Scotland's longest, loneliest, loveliest glen...
Glen Lyon is one of Scotland's most beautiful glens and it is packed with history. It is infamous for having been the home of John Cambell of Glen Lyon - responsible for the Glen Coe massacre.
If you are visiting the area by car, then Glen Lyon is an absolute must. Be warned though, some parts of the road are very narrow with potholes and cracks, don't forget the bends and twists. The road follows the river for the first couple of miles then it opens up slightly, it is single track all the way. The trip from Kenmore to Killin takes a good few hours. While you are on your journey, be sure to drop in at the Bridge of Balgie for a cream tea at the local Post Office & Tearoom by the banks of the River Lyon.
Glenlyon House rests at the west end of Fortingall village, dating back to 1694. To the west, the River Lyon emerges from the steep sided rocky jaws of Glen Lyon itself. Watch out for the arch of a packhorse bridge crossing a tributary below a waterfall on the south bank of the River Lyon, this is known as the Roman Bridge, though seems to date back to the 1600s or 1700s. Further on are the ruins of Carnbane Castle, these stand on top of a spur of high ground on the north side of the river above the road. The castle dates back to the 1500s, built by Red Duncan Campbell the Hospitable, who was not quite so hospitable that he overlooked the inclusion of gun-loops in the design. The castle was burned down during a raid by cattle thieves, and has stood as a ruin ever since.
The tiny hamlet of Invervar is best known as the starting point for the walk round the "Glen Lyon Horseshoe", a circuit of four Munros, or individual mountains over 3000ft high, to the north: Carn Gorm, Meall Garbh, Carn Mairg and Meall na Aighean. Assuming you are driving rather than hillwalking, the next highlight along the glen is St Adamnan's Cross (or St Adomnán's Cross) on top of an embankment on the left hand side of the road just before you reach the farmstead at Camusvrachan. This is a stone which leans over to one side and carries a cross on two faces. It is named after Adomnán, Abbot of Iona from 679 to 704. There are suggestions that Adomnán visited Glen Lyon on a number of occasions en route from Iona to Pictish Atholl, and the cross is one of a number of objects named after or dedicated to him in the area.
In Glenlyon Church at Innerwick you can see St Adomnán's Bell, believed to date back to the 700s and found in the churchyard of the ruined St Brandon's Chapel in the glen. Not far from Glenlyon Church is the Glen Lyon War Memorial which is situated next to the road. A little further is Bridge of Balgie, home to the glen's beautiful post office and a tearoom. From Bridge of Balgie an adventurous single track road provides an alternative route into or out of the glen as it climbs to a height of 1,800ft over the flank of Ben Lawers before descending to Loch Tay, east of Killin. Please note this minor road is not kept open in winter conditions. The glen opens up west of Bridge of Balgie, it is worth looking out for the spectacularly white Meggernie Castle close to the river south of the road, you will only catch a brief glimpse from the main road. Meggernie Castle was the traditional home of the Campbells of Glen Lyon, Lairds included Captain Robert Campbell, who led the government troops who committed the Glencoe Massacre.

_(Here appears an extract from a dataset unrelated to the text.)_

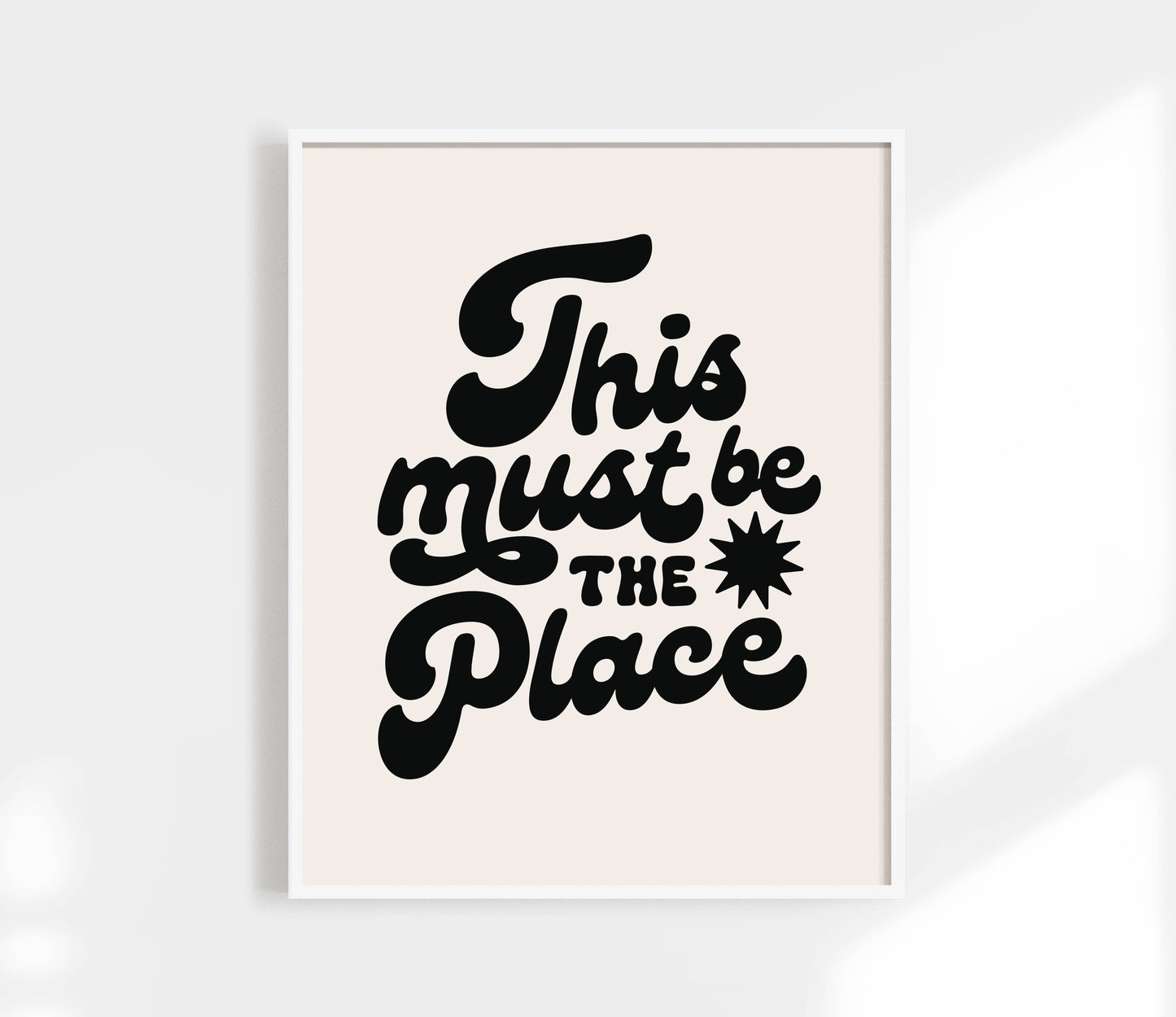 This Must Be The Place Print Cursive Black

A branch in the road beyond Meggernie Castle allows you to turn north west towards Loch an Diamh and its surrounding Munros, including Meall Buidhe. The alternative is to press on into the ever wider spaces of the western end of Glen Lyon. You will pass power stations at Stronuich and Cashlie and the remains of a series of homesteads. A cairn on a hill to the right of the road remembers Robert Campbell (albeit a different one), noted for his exploration of north west Canada. As you approach Pubil and Lubreoch, the glen is increasingly dominated by the massive Lubreoch Dam, whose construction in the 1950s created the five mile long Loch Lyon as part of a wider hydro-electric scheme. The head of Glen Lyon is an intriguing place, with the far end of the loch being only four miles from Bridge of Orchy and the West Highland Railway.
Glen Lyon has an abundance of botanical interests, nature and wildlife (buzzards, ptarmigan, grouse, deer to name but a few) - make sure you have your camera at the ready!
If you fancy a stroll, you can walk along the river bank from Bridge of Balgie to Roro Estate then return back along the road, or take the footpath to Rannoch (even going up a short way can be rewarding) or walks along Loch Lyon and Loch an Daimh can be as short or as long as you fancy.